Will Latino demographics manifest their destiny in 2020? Could the Latino vote turn Texas blue for the first time in over 40 years? It’s hard to say, but if organizers want to boost Latino turnout, they’ll want to focus on voter registration. While it’s typically reported that Latino turnout is 10 to 20 points lower than that of other demographics, that might just be because they are registered at lower rates. Latinos vote at a comparable rate to other groups—75 percent—once they are registered to vote.

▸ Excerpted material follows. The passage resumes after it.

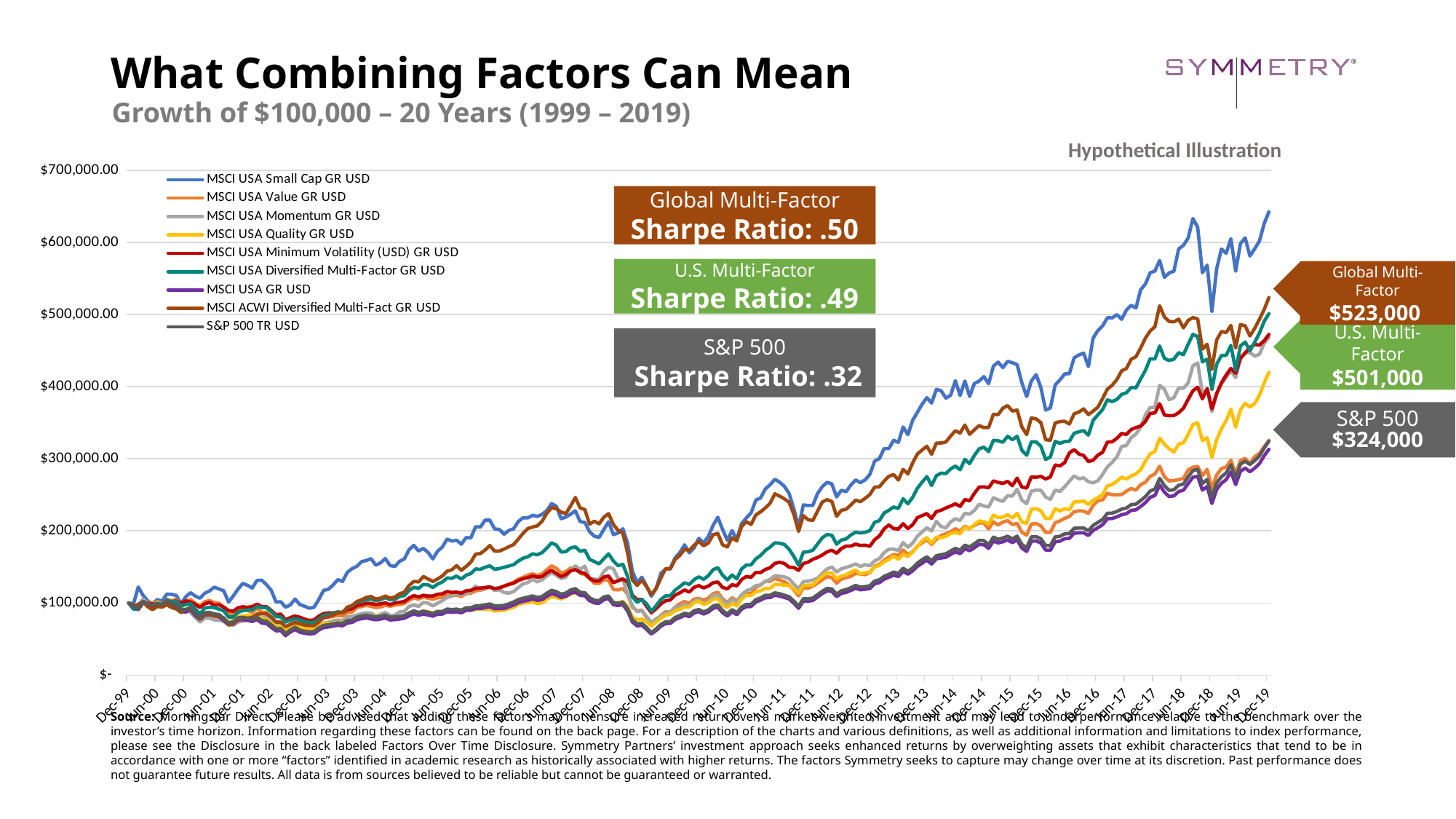
What ending value does the callout give for U.S. Multi-Factor? $501,000 Is the Dec-19 value for MSCI USA Quality GR USD greater or less than $500,000? less How many series does the chart's legend list? 9 What is the difference between the Global Multi-Factor ending value and the S&P 500 ending value? $199,000 What kind of chart is shown on the slide? line chart What ending value does the callout give for Global Multi-Factor? $523,000 Is the Dec-19 value for MSCI USA Small Cap GR USD greater or less than $600,000? greater What is the difference between the Global Multi-Factor and U.S. Multi-Factor ending values? $22,000 What ending value does the callout give for the S&P 500? $324,000 Which has the larger ending value, Global Multi-Factor or the S&P 500? Global Multi-Factor What Sharpe Ratio is shown for the S&P 500? .32 Which series ends at the highest value in Dec-19? MSCI USA Small Cap GR USD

Exit poll data on the Latino vote is scant, and where there is data, the methodology is questionable. Just six of the 15 states and territories that held primaries on 2020 Super Tuesday had a breakdown of the Latino vote. Latinos made up less than 10 percent of Democratic voters in three of those six, and the state-level margins of error was as high as 7 points. Exit polling in general of the Latino vote can be questionable—and typically overstates GOP support and undercounts Democratic support by about 10 points—for two primary reasons. One, it’s not clear if the poll is offered in Spanish as well as English, and if so, how many surveys were conducted in Spanish. Two, the Latino population is more heavily concentrated in Democrat-heavy districts, and the exit polls tend to sample swing districts.
All that said, more than 1.8 million Latinos cast votes in just those six states on Tuesday, including the two states with the largest Latino populations, California and Texas. The results give an indication of how the top candidates are faring with the demographic, projected to be the largest minority bloc of eligible voters for the first time ever in 2020.